For when the details matter:
PCRE Syntax
(what jiten actually uses).
Prefix "Commands"
Queries support prefix "commands" (unrelated to regex syntax): e.g.
+w foo (word) should give the same results as
\bfoo\b,
+1 foo (1st word) as
^foo\b, and
+= foo (exact) as
^foo$. (The
+ prefix was chosen because
no valid regex can start with it.)
Quick Reference
-
Most letters and characters will simply match themselves; e.g.
foo matches "foo".
-
The metacharacters
. ^ $ * + ? { } [ ] \ | ( ) allow
matching using sophisticated patterns and rules; they are escaped
by preceding them with a backslash; e.g. \\ matches
an actual backslash.
-
. matches any character (except newline); e.g.

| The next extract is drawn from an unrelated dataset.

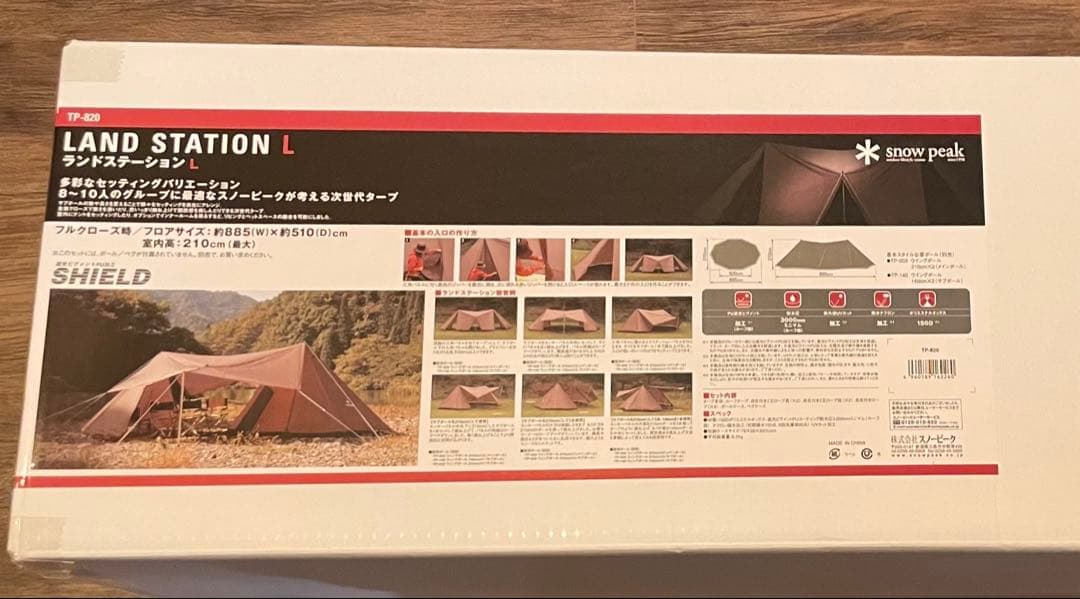 【新品未使用】 peak TP-820 ランドステーションL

ba. matches "bar", "baz", etc.
-
^ matches at the start of a line; e.g.
^foo matches "foo" at the start of a line.
-
$ matches at the end of a line; e.g.
foo$ matches "foo" at the end of a line.
-
\b matches at a "word boundary" (the start or end of
a "word"); e.g. \bbar\b matches "bar" in "foo bar
baz", but not in "foobarbaz"; \B is its complement.
-
* matches the preceding thing zero or more times;
e.g. fo* matches "f", "fo", "foo", etc.
-
+ matches the preceding thing one or more times; e.g.
fo+ matches "fo", "foo", etc.
-
? matches the preceding thing optionally; e.g.
fo? matches "f" or "fo".
-
{m,n} (or just {m} instead of
{m,m}) matches the preceding thing m to
n times; e.g. fo{2,4} matches "foo",
"fooo", or "foooo".
-
[...] is a character class; e.g. [a-z]
matches "a" through "z"; [あいうえお] matches "あ",
"い", "う", "え", or "お".
-
[^...] is a complementing character class; e.g.
[^a-z] matches anything but "a" through "z".
-
\d matches any decimal digit (equivalent to
[0-9]); \D is its complement (equivalent
to [^0-9]).
-
\s matches any whitespace character; \S
is its complement.
-
\w matches any alphanumeric (i.e. "word" or "letter")
character; \W is its complement.
-
| is alternation; e.g. foo|bar|baz
matches "foo", "bar", or "baz".
-
(...) is grouping; e.g. ab* matches "a",
"ab", "abb", etc. whereas (ab)* matches "", "ab",
"abab", etc.; ^foo|bar$ matches "foo" at the
beginning of a line or "bar" at the end, whereas
^(foo|bar)$ matches either "foo" or "bar" as a whole
line; a backslash followed by the number of the group (starting
from 1) can be used later in the pattern to refer back to what it
(actually) matched; e.g. [a-z]{2} matches "aa",
"ab", "za", etc. whereas ([a-z])\1 matches "aa",
"bb", etc. (but not "ab" or "za").
-
\p{...} matches a unicode property; e.g.
\p{Han} matches kanji, \p{Hiragana}
matches hiragana, and \p{Katakana} matches katakana;
\P{...} is its complement.
-
For easy matching of Japanese, jiten supports these non-standard
aliases:
\pK for \p{Han},
\ph for \p{Hiragana}, and
\pk for \p{Katakana}.
Examples
-
+w cat (\bcat\b) matches "cat" in "the
cat" (but not in e.g. "indicates").
-
+1 cat (^cat\b) matches "cat" in "cat"
or "cat (esp. the domestic cat, Felis catus)" (but not in e.g.
"category").
-
+= cat (^cat$) matches "cat" exactly.
-
+= 猫\pK (^猫\pK$) matches "猫" followed
by exactly one other kanji.
-
+= (\pK)\1 (^(\pK)\1$) matches e.g.
"人人".